## 課題 1:
空き家と相続に関する記事から、「空き家の売却や相続の登記など」で始まり「るのも難しく、連絡もとりづらくなります。」で終わる部分を、「費用」を「経費」に置き換えて書き直してください。
## 課題 2:
空き家と相続に関する記事について、次の問いに答えてください。
(a) 相続に関連したケースを紹介した行政書士は、どの市の行政書士ですか。
(b) ケース1で、固定資産税の請求は誰に届きましたか。
(c) ケース1で、空き家はいくらで売却できましたか。

空き家になってしまうきっかけの一つに相続がある。相続人たちが実家を離れ、別々に暮らしている場合や、持ち家率の高い本県では、相続する段階で相続人がすでに自宅を所有しているケースも多い。

 

相続による空き家の現状に詳しい高崎市の行政書士、廣兼喜久恵さんに、相続に関連したケースを紹介してもらった。

          
ケース1 管理する人がいない空き家
  

          

子どものいない夫婦のケース。先に夫が亡くなり、その1年後に妻が亡くなったのですが、夫が亡くなった時に相続が行われていませんでした。そのため、空き家となった夫婦が住んでいた家の固定資産税の請求が、近所に住む夫の兄に届きました。

 

兄は代表相続人として毎年、税金を支払ってきましたが、高齢になってから、自分が亡くなった後は息子に請求が行くことに気づいて、自分の代で清算しようと決めました。13人もの法定相続人に手紙を書きました。「空き家は誰もいらない」ということで売却することにし、やがて200万円で売却できましたが、なんと遺品整理に100万円かかりました。

 

空き家の売却や相続の登記などには費用がかかります。片付けや遺品整理をプロに頼む場合も同様です。あとに残される家族のためにも、片付けの費用くらいは残したいものです。

          
ケース2 相続人に不在者がいる空き家
  

          

相続の際、相続人と連絡がつかないというケースがあります。きょうだいがすでに亡くなっていると、その子どもに相続の権利が発生するのですが、おい・めいの代となるとどんな人がいるのか把握するのも難しく、連絡もとりづらくなります。

## データ一覧:

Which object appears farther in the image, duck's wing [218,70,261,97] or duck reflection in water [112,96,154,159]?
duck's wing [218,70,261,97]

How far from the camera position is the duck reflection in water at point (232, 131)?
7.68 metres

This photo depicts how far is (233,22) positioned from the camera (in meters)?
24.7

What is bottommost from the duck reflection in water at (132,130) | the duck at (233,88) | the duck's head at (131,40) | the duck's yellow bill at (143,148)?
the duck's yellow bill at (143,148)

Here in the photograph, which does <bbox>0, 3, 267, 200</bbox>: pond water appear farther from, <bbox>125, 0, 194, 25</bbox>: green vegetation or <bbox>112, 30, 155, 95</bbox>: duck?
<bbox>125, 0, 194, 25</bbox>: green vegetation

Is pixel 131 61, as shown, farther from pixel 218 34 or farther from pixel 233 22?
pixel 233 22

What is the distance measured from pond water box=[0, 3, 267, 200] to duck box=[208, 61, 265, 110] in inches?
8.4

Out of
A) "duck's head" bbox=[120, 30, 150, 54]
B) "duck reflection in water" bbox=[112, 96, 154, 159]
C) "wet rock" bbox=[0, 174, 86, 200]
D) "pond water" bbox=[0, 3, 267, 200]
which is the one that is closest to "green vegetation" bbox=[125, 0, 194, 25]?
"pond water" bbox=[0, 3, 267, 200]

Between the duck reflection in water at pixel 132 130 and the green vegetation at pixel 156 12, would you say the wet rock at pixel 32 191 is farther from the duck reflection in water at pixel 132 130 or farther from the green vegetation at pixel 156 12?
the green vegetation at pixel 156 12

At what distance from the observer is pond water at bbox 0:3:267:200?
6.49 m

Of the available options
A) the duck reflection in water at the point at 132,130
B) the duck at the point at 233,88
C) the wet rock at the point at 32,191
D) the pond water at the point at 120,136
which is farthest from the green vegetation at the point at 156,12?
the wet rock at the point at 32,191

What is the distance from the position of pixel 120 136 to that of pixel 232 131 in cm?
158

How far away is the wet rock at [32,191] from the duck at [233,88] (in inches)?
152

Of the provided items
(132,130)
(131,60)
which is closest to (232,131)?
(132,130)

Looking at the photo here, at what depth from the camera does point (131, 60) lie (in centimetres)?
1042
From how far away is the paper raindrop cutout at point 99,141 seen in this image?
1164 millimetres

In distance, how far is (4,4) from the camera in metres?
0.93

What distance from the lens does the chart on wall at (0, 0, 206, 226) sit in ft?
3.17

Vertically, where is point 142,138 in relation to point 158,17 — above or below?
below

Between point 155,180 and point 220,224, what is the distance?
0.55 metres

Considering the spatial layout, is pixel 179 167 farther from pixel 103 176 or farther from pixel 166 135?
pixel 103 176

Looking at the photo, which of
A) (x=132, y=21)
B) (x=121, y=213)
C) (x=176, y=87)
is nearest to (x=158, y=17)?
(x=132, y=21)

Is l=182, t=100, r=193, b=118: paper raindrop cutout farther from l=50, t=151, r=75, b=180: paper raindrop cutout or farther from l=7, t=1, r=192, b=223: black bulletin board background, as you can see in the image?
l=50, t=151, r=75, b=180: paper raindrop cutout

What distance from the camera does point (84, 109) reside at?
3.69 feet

## 正解 1:
空き家の売却や相続の登記などには経費がかかります。片付けや遺品整理をプロに頼む場合も同様です。あとに残される家族のためにも、片付けの経費くらいは残したいものです。

          
ケース2 相続人に不在者がいる空き家
  

          

相続の際、相続人と連絡がつかないというケースがあります。きょうだいがすでに亡くなっていると、その子どもに相続の権利が発生するのですが、おい・めいの代となるとどんな人がいるのか把握するのも難しく、連絡もとりづらくなります。

## 正解 2:
(a) 高崎市
(b) 近所に住む夫の兄
(c) 200万円